◆ MATERIAL FOR THIS EXERCISE
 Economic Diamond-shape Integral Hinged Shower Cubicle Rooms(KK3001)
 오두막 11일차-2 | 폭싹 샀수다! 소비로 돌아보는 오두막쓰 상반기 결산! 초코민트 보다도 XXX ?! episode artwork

==

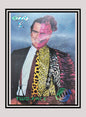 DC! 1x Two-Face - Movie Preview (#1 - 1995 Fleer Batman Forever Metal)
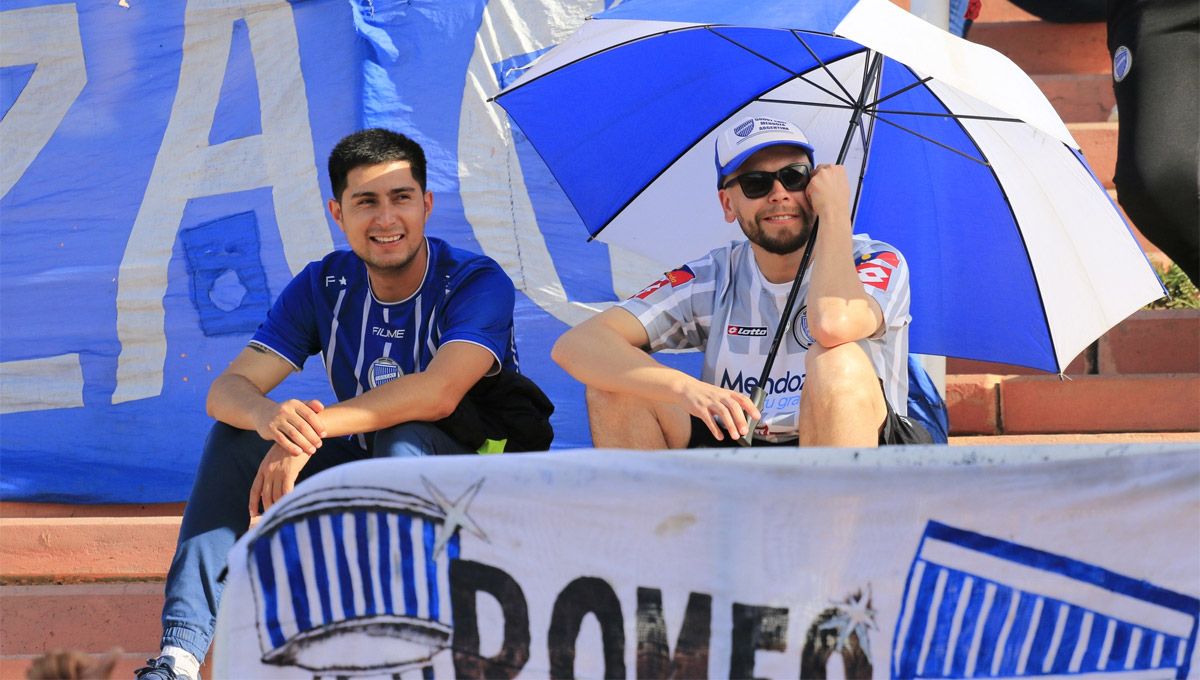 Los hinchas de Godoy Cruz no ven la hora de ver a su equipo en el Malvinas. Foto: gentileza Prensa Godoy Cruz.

==

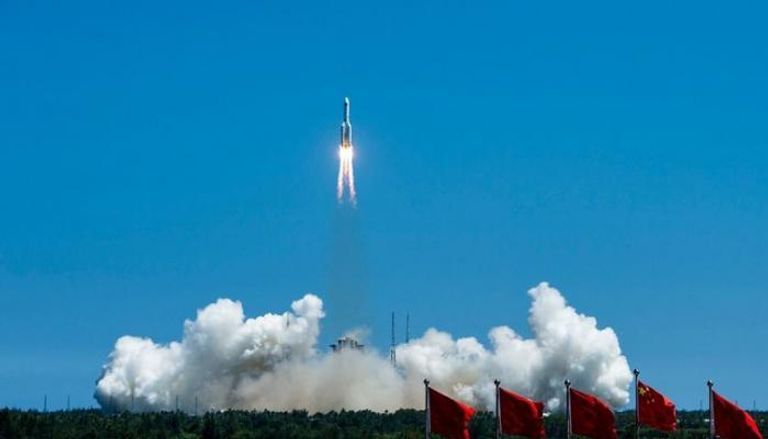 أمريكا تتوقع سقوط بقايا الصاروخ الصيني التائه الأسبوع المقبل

◆ AIM OF THE EXERCISE
Copy out the entries starting at the line containing "Economic Diamond-shape Integral" and ending at the line containing "오두막 11일차-2 |", both lines included.

◆ TASK ANSWER
 Economic Diamond-shape Integral Hinged Shower Cubicle Rooms(KK3001)
 오두막 11일차-2 | 폭싹 샀수다! 소비로 돌아보는 오두막쓰 상반기 결산! 초코민트 보다도 XXX ?! episode artwork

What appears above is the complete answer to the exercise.